Wednesday, November 21, 2012

The Cosmonaut Can't Be Sam Kinison

The reader replies to my last posting:
"I was a few degrees from the warlord fantasy, however I think the problem was actually getting myself to believe the simple fantasy I came up with, so a more fantastic fantasy might not have helped.  I really think I would have been fine if I could have convinced myself it was my old buddy or a kind relative in the next room watching TV. I just couldn't sell it to myself, which is what I need to work on, I believe."
I see my mistake. I've appeared to be selling this as some sort of self-help "solution". But it's not that. I've left out an essential step: first, you need to recognize, at some level, that the key to life is learning to want what you get rather than learning to get what you want. It's only useful for those who've already developed (or been born with) a bit of equanimity; who've already sanely realized that (as I wrote here): "Amid all the childish Sturm und Drang in a world where petty, arbitrary predilections are grasped for with utter tenacity - and little lasting satisfaction - it seems impossible to escape the conclusion that, really, it hardly matters, one way or the other."
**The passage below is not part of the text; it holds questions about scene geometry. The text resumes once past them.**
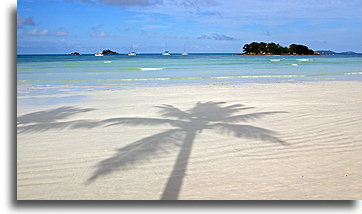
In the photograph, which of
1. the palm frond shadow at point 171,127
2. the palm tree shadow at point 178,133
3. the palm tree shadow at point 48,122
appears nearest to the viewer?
the palm tree shadow at point 178,133

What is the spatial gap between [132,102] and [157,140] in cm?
451

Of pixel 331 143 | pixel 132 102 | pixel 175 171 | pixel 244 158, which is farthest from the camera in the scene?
pixel 132 102

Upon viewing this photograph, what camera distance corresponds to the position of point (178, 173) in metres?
4.21

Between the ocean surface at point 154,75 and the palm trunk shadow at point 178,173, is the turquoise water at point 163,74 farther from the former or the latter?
the palm trunk shadow at point 178,173

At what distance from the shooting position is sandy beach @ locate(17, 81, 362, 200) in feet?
12.2

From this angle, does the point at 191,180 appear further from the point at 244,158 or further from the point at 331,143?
the point at 331,143

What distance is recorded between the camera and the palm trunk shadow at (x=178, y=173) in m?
3.61

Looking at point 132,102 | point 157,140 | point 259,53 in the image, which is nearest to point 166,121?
point 157,140

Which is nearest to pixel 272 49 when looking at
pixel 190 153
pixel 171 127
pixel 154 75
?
pixel 154 75

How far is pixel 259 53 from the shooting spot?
391 feet

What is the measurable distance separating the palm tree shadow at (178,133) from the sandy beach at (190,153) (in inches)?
0.7

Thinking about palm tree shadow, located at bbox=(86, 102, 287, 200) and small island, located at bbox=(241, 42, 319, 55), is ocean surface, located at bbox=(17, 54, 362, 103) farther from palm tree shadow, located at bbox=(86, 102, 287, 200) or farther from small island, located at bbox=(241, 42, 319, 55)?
small island, located at bbox=(241, 42, 319, 55)

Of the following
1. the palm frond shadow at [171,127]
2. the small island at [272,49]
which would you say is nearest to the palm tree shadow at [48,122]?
the palm frond shadow at [171,127]

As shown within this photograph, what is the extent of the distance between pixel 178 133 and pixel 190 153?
47.4 inches
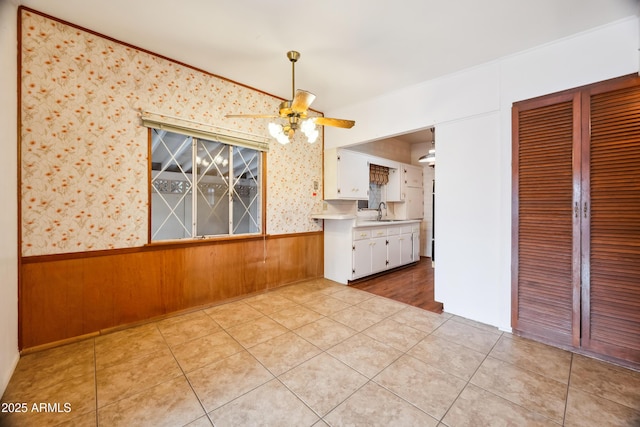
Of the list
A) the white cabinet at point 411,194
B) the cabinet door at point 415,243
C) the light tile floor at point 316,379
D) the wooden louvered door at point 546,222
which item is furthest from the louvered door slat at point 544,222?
the white cabinet at point 411,194

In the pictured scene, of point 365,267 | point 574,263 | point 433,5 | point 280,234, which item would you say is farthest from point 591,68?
point 280,234

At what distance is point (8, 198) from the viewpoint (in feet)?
5.78

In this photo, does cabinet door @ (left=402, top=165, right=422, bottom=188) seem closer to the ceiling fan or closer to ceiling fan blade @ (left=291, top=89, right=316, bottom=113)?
the ceiling fan

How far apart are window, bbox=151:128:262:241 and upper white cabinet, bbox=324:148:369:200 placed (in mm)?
1186

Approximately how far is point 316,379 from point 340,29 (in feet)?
9.06

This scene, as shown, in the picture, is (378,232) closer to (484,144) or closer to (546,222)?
(484,144)

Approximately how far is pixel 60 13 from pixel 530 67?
13.3 ft

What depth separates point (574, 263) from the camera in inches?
82.4

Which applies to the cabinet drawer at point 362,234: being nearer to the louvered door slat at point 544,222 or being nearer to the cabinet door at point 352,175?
the cabinet door at point 352,175

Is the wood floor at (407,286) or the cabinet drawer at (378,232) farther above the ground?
the cabinet drawer at (378,232)

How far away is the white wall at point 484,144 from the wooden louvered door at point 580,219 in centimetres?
11

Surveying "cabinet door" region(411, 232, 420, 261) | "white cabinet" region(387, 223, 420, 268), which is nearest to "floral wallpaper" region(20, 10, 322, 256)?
"white cabinet" region(387, 223, 420, 268)

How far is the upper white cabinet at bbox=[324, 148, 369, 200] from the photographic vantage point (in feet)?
13.3

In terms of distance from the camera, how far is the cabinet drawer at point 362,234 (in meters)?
3.90
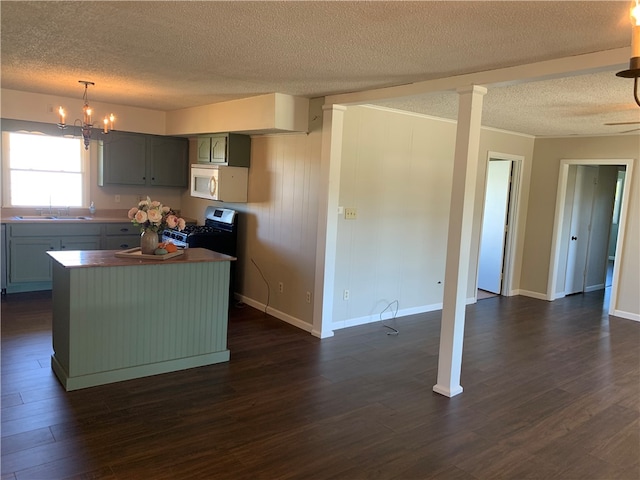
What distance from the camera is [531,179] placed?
7.13 meters

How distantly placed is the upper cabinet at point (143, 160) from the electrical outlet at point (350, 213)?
3.02 m

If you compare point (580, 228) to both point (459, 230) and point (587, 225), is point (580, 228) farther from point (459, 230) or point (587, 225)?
point (459, 230)

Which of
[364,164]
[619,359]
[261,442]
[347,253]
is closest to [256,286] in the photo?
[347,253]

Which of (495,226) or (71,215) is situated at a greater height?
(495,226)

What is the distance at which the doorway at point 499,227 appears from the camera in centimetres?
701

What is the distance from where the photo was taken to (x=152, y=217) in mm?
3607

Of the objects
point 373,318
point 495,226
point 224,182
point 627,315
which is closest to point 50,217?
point 224,182

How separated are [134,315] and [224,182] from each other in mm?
2346

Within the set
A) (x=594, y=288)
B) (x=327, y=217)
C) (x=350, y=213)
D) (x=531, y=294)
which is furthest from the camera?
(x=594, y=288)

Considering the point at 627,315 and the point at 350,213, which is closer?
the point at 350,213

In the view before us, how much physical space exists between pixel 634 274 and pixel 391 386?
4.22 m

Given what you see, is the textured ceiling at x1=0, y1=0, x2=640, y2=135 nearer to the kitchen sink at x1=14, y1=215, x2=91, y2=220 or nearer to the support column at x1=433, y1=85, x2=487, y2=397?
the support column at x1=433, y1=85, x2=487, y2=397

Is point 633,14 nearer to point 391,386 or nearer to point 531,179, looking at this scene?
point 391,386

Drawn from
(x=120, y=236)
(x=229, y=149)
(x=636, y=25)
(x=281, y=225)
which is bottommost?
(x=120, y=236)
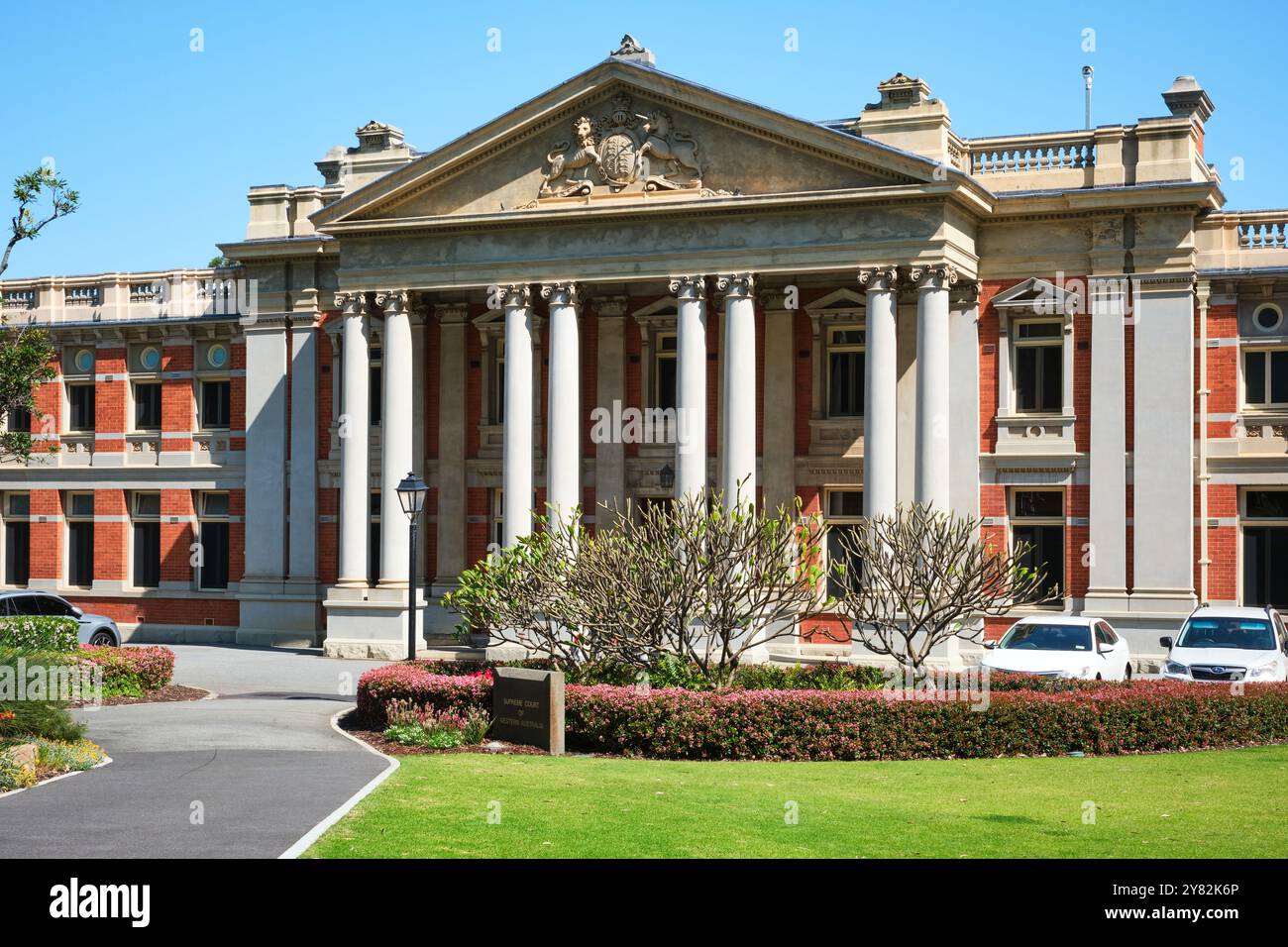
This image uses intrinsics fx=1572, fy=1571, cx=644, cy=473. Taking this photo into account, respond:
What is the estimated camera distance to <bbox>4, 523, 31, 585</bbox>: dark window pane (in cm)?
4688

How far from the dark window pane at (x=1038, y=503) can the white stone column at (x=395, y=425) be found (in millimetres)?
14323

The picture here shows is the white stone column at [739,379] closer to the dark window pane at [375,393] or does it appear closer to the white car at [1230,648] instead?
the white car at [1230,648]

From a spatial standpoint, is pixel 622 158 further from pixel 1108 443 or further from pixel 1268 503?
Answer: pixel 1268 503

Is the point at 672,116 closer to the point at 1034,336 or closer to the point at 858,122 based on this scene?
the point at 858,122

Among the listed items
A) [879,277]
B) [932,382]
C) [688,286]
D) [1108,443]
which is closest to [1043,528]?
[1108,443]

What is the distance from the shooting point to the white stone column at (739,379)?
34688 millimetres

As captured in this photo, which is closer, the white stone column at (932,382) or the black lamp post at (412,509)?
the black lamp post at (412,509)

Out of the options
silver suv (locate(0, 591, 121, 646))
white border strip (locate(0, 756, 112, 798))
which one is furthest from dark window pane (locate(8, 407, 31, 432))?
white border strip (locate(0, 756, 112, 798))

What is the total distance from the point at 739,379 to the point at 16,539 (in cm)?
2456

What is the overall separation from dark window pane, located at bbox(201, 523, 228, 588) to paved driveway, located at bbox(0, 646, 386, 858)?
16.2 m

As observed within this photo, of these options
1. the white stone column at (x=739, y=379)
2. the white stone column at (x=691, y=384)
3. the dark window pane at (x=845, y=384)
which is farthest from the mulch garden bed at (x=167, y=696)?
the dark window pane at (x=845, y=384)

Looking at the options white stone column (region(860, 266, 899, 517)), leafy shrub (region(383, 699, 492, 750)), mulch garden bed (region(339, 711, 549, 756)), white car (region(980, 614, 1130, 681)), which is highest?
white stone column (region(860, 266, 899, 517))

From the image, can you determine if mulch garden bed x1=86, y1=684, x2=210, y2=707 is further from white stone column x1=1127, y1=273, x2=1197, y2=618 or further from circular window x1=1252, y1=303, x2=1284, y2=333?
circular window x1=1252, y1=303, x2=1284, y2=333

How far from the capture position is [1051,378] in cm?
3578
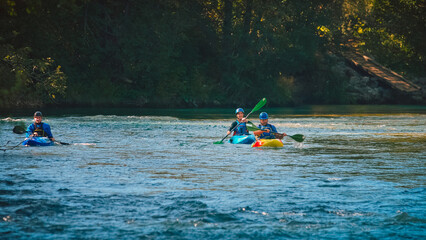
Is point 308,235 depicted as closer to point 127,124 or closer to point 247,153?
point 247,153

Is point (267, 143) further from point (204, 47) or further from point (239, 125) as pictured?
point (204, 47)

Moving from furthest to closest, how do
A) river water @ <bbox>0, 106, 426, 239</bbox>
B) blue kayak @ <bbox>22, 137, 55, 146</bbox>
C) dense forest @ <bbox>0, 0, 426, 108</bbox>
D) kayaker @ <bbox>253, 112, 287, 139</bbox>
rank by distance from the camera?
dense forest @ <bbox>0, 0, 426, 108</bbox>, kayaker @ <bbox>253, 112, 287, 139</bbox>, blue kayak @ <bbox>22, 137, 55, 146</bbox>, river water @ <bbox>0, 106, 426, 239</bbox>

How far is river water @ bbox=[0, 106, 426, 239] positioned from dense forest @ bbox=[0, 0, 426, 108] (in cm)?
2373

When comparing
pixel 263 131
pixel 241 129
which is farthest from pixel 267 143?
pixel 241 129

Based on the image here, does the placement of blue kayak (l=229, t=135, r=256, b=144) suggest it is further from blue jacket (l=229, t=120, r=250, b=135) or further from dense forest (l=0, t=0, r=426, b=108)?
dense forest (l=0, t=0, r=426, b=108)

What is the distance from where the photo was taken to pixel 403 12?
6288cm

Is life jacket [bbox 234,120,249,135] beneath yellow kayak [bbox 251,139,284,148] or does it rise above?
above

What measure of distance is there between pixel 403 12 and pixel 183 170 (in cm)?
5307

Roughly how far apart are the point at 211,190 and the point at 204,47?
1828 inches

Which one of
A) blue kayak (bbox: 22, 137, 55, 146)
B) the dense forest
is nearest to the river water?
blue kayak (bbox: 22, 137, 55, 146)

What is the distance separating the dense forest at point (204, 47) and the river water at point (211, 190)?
77.8 feet

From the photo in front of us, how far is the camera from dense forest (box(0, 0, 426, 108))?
4822 centimetres

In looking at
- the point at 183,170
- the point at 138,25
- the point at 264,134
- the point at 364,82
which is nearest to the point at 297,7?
the point at 364,82

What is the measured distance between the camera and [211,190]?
1202 centimetres
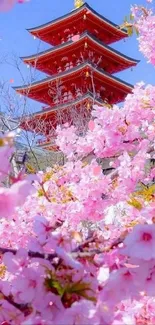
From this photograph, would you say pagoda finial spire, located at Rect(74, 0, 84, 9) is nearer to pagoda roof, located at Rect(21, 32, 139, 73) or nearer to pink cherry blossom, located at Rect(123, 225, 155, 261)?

You have to really feel that. Otherwise, you'll imagine this is about tricking yourself into believing that "bad" things are really "good" things. If you see those labels as absolutely ironclad, none of this is for you. In fact, the labeling is the problem! Equanimity is the capacity for loosening up on that labeling.

There are two paths to equanimity: via meditation, or via lots of abrasive time spent in a state of agitated frustration with the obvious ineffectiveness of one's toy steering wheel. Either route eventually alleviates the compulsion to viscerally need this or that result. It releases the delusion of control; it's not a shiny new means for imposing control.

The problem is that a bit of perspective and equanimity won't completely settle everything on a dime. Hormones and emotions and memories and the oceans of unconscious urges and fears remain in play. Also, we tend to forget and flip back, because old habits die hard. It's at times like this that the Cosmonaut/Warlord move helps. It's a dab of emotional salve allowing our bodies, emotions, and unconsciousness to catch up with our wisdom.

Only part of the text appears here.